Stored items
+===+
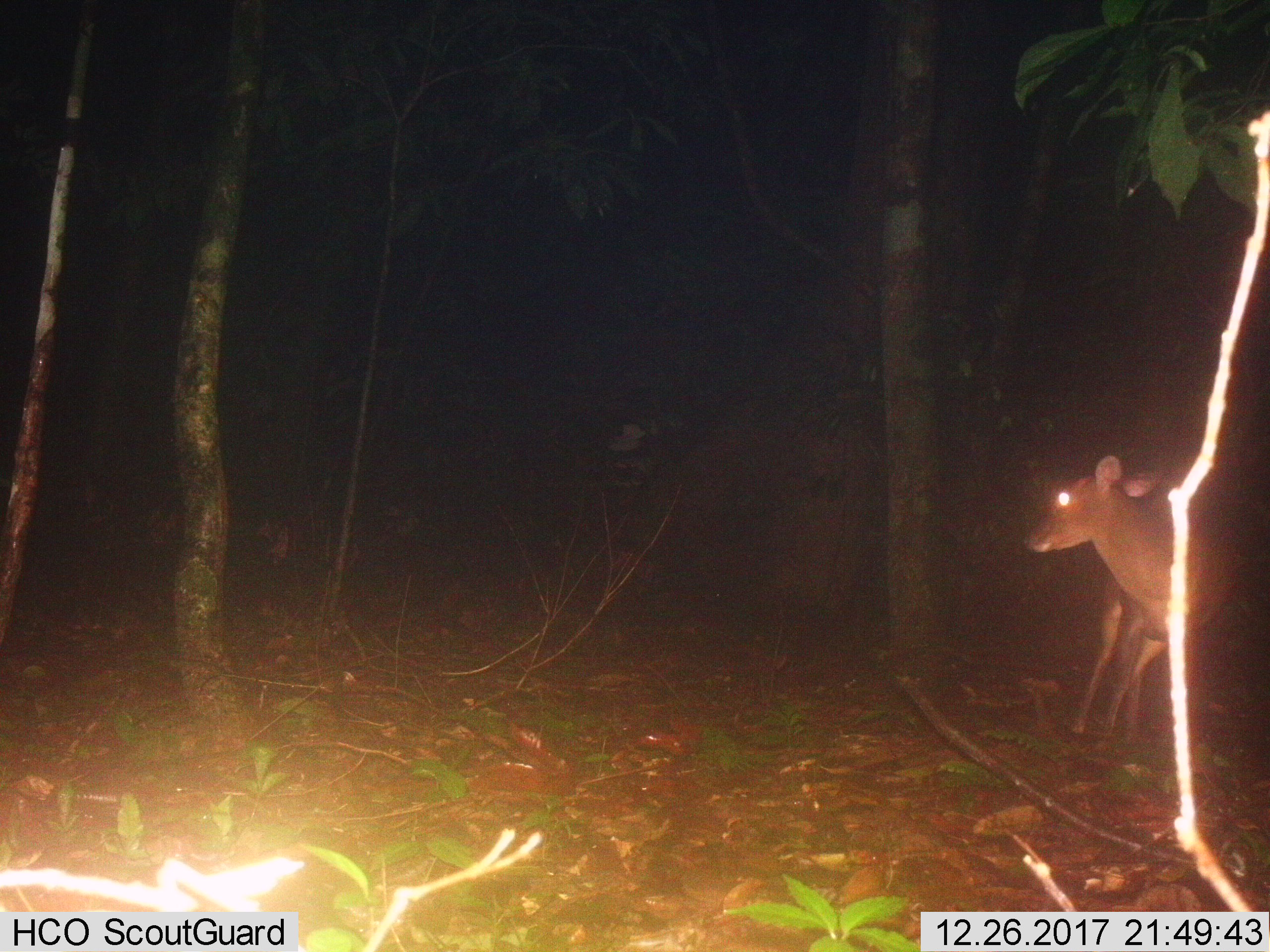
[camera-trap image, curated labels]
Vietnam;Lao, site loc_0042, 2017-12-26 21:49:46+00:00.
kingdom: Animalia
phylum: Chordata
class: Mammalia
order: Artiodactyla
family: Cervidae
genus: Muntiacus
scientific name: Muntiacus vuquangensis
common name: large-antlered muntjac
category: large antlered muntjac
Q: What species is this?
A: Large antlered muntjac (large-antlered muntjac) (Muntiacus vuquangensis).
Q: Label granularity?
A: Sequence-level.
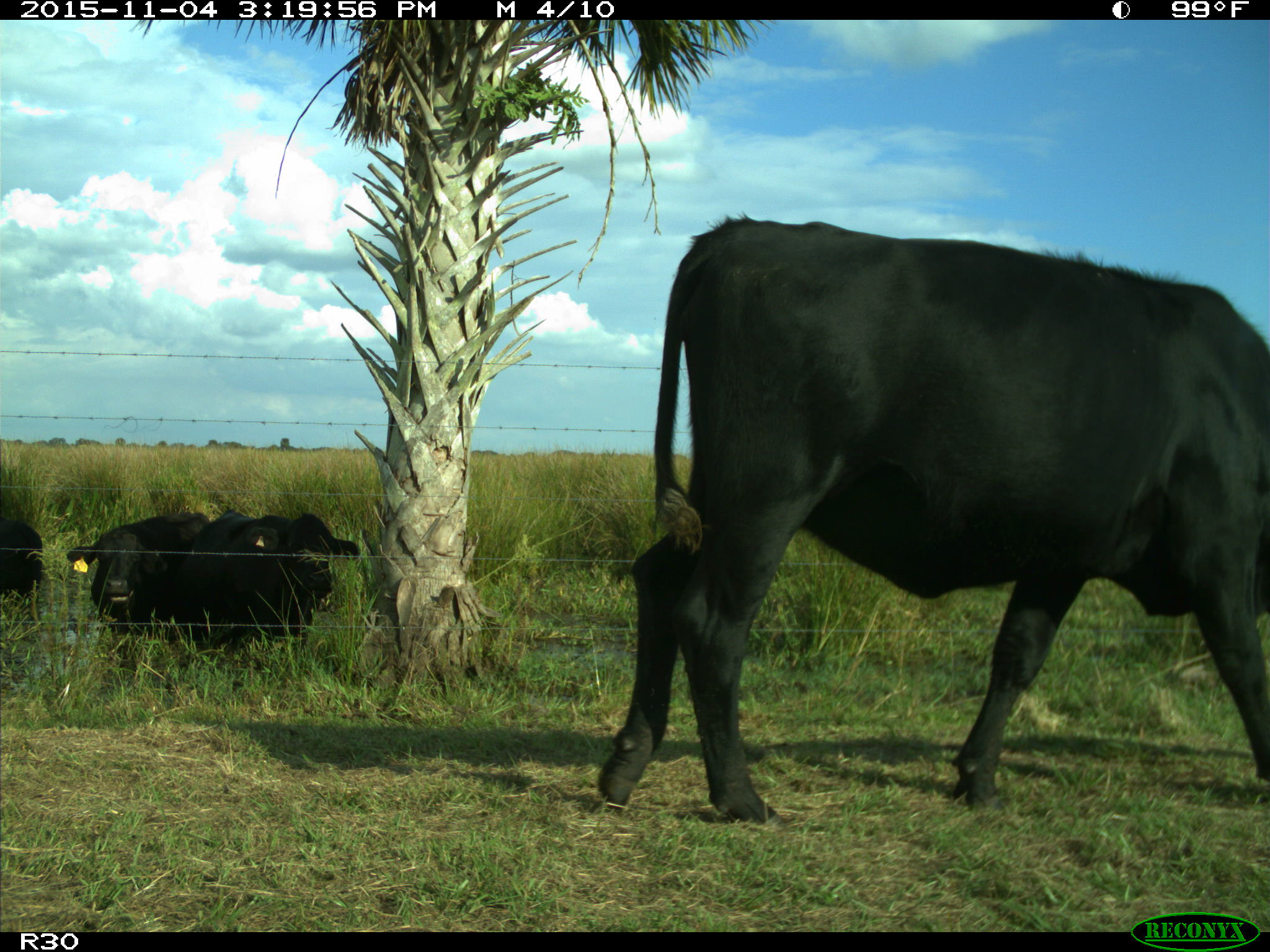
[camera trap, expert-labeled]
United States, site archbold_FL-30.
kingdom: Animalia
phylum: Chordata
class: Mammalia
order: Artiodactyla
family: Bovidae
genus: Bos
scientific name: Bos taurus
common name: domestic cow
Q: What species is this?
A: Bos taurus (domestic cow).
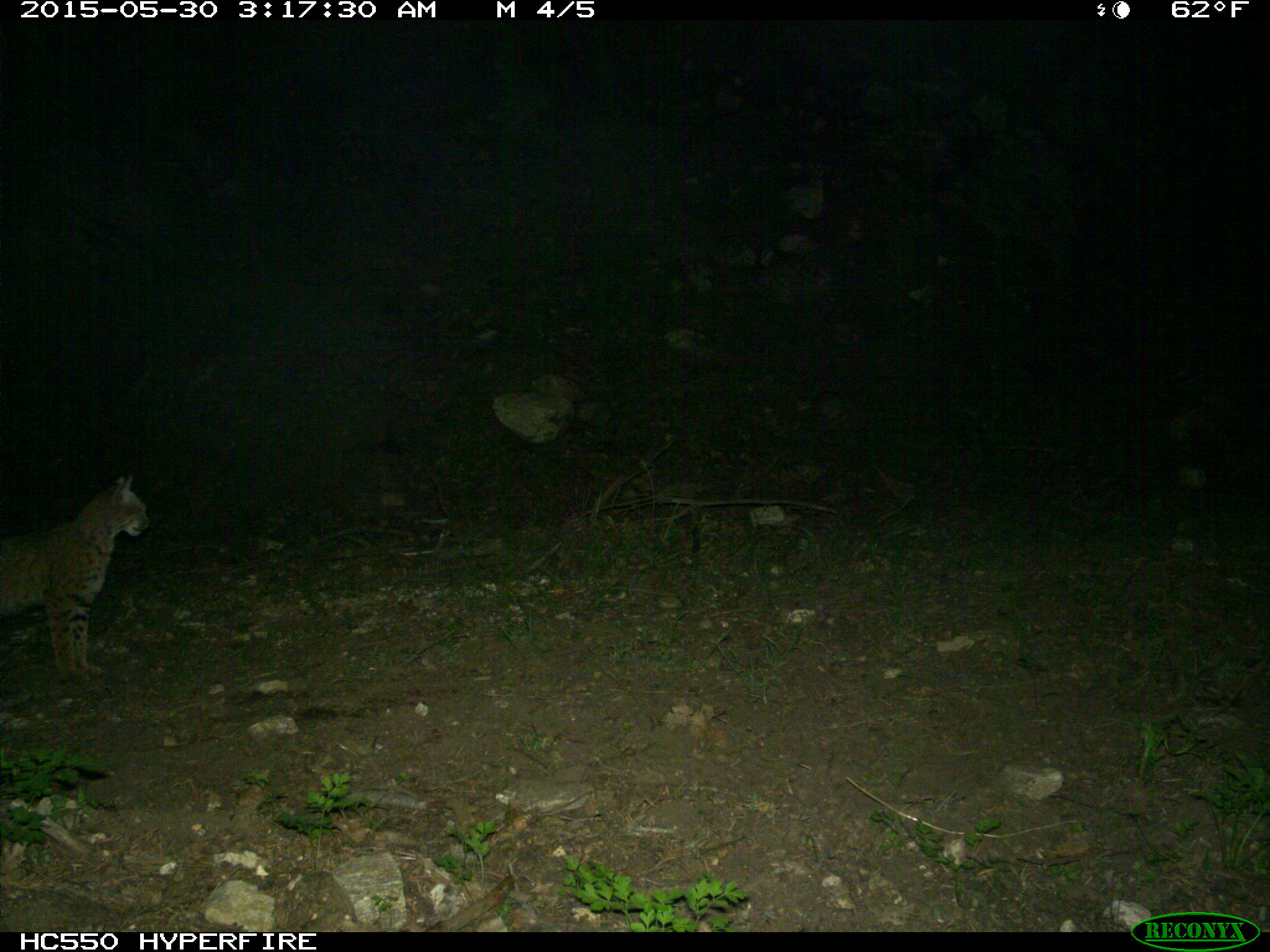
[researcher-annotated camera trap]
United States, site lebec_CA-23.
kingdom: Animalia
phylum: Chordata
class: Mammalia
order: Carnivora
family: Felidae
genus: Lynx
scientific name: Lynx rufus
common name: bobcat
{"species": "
+===+
* _Problem to work on_
Output the lines above in full and exactly as given, omitting any pictures.

* _Written response_
[camera-trap image, curated labels]
Vietnam;Lao, site loc_0042, 2017-12-26 21:49:46+00:00.
kingdom: Animalia
phylum: Chordata
class: Mammalia
order: Artiodactyla
family: Cervidae
genus: Muntiacus
scientific name: Muntiacus vuquangensis
common name: large-antlered muntjac
category: large antlered muntjac
Q: What species is this?
A: Large antlered muntjac (large-antlered muntjac) (Muntiacus vuquangensis).
Q: Label granularity?
A: Sequence-level.
[camera trap, expert-labeled]
United States, site archbold_FL-30.
kingdom: Animalia
phylum: Chordata
class: Mammalia
order: Artiodactyla
family: Bovidae
genus: Bos
scientific name: Bos taurus
common name: domestic cow
Q: What species is this?
A: Bos taurus (domestic cow).
[researcher-annotated camera trap]
United States, site lebec_CA-23.
kingdom: Animalia
phylum: Chordata
class: Mammalia
order: Carnivora
family: Felidae
genus: Lynx
scientific name: Lynx rufus
common name: bobcat
{"species": "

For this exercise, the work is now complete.